EXCERPT TO READ:
Battey expertly handles both the “overall and figure lighting” (125) so that the human figure and the background are distinguishable while the girl’s face and arms become the focus of the photograph. Battey redefines beauty standards by reconciliating light and shade in a way that is effective on Black skin only. Instead of exaggerating transparency to the detriment of substance, as is often the case in photographs of White women, Battey manages to administer glow both to the girl’s body and her clothing, the white dress, cape, shoes, and tights—the props of her angel impersonation. Highlighting the Black body and the angel accoutrements, so that Black equals White, is a photographic balancing act playfully matched by the girl’s skillful stance on the tips of her toes.

Furthermore, Battey photographs the girl from slightly below so that the forward-bending reach of her arms and hands comes out even stronger, giving it more of a thrust toward the viewer. The angle from which she is seen provides agency to the girl whose action already speaks of ambition. Contrary to a professional ballerina who, being “all legs” has also been constructed as an object of desire by Romantic ballet which “produced both the most ethereal stage aesthetic and the sex show” (Dyer 131), the prepubescent girl on the cover of the children’s magazine has her upper body, head, and hands, spotlighted. Her feisty hand gesture can be read as signaling defiance—against racist slurs as well as voyeuristic appropriation. This potentially threatening message is again mellowed by her young age while also empowering all children—but especially Black girls—precisely because of the girl’s young age and improvable ballet technique.

PROBLEMS AND TASKS:
1) In the passage about Battey's photograph, from what angle does Battey photograph the girl?
2) Copy out the part of the passage about Battey's photograph that opens with the words "Battey expertly handles" and closes with "of her toes.".

SUPPLIED MATERIAL:
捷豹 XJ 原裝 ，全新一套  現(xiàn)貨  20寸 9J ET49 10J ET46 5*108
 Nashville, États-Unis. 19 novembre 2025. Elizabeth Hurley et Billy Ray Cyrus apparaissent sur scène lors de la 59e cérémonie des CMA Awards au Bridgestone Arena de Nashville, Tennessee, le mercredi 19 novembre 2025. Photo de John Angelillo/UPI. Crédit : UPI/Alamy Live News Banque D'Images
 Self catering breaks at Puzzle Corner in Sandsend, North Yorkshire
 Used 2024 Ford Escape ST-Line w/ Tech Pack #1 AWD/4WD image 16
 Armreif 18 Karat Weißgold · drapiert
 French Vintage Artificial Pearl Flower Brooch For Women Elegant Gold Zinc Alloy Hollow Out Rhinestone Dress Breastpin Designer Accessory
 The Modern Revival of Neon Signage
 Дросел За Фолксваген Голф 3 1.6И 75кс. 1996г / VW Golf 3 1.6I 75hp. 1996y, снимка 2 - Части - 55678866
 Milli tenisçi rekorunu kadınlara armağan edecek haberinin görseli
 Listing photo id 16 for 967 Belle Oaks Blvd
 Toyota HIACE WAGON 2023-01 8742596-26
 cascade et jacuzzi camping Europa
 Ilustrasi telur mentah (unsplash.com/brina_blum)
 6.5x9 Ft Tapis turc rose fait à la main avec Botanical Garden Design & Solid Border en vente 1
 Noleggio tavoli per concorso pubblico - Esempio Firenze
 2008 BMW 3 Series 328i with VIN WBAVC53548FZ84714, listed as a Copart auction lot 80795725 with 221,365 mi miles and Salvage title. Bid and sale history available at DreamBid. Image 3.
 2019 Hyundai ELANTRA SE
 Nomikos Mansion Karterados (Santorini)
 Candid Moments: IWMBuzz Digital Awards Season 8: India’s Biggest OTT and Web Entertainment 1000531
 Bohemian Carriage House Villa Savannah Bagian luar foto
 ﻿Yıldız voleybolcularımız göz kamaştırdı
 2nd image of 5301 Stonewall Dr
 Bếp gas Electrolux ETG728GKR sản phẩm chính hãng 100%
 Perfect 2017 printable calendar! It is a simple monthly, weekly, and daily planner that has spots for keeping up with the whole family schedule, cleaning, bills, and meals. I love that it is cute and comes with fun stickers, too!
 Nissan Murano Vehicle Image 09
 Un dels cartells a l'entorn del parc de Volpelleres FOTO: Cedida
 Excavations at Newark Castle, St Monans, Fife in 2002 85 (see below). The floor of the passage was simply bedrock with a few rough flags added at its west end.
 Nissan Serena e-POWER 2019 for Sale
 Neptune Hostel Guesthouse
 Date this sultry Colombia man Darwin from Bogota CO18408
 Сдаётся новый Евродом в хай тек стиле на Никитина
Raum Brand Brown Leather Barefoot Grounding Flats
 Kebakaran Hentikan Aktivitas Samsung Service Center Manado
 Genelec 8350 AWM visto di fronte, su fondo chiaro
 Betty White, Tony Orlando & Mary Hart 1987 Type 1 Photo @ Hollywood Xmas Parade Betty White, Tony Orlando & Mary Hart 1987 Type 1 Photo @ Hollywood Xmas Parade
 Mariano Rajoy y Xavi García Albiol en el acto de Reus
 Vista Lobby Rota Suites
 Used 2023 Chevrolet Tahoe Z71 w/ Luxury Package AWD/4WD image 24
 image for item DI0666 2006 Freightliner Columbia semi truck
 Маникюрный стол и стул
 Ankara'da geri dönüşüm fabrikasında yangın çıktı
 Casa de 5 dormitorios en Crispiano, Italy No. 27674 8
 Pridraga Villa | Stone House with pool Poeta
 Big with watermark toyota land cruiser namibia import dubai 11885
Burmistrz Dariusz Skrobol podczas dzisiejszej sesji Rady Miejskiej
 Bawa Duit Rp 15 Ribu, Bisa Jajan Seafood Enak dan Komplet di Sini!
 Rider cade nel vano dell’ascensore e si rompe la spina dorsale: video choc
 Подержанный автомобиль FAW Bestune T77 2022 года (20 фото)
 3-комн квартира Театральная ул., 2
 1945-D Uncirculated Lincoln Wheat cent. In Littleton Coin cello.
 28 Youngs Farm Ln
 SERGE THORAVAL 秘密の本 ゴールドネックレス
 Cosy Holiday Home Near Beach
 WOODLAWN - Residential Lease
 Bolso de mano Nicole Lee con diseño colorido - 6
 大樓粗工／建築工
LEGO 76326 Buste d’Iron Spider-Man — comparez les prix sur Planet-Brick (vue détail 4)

TASK RESULTS:
1) From slightly below.

2)
Battey expertly handles both the “overall and figure lighting” (125) so that the human figure and the background are distinguishable while the girl’s face and arms become the focus of the photograph. Battey redefines beauty standards by reconciliating light and shade in a way that is effective on Black skin only. Instead of exaggerating transparency to the detriment of substance, as is often the case in photographs of White women, Battey manages to administer glow both to the girl’s body and her clothing, the white dress, cape, shoes, and tights—the props of her angel impersonation. Highlighting the Black body and the angel accoutrements, so that Black equals White, is a photographic balancing act playfully matched by the girl’s skillful stance on the tips of her toes.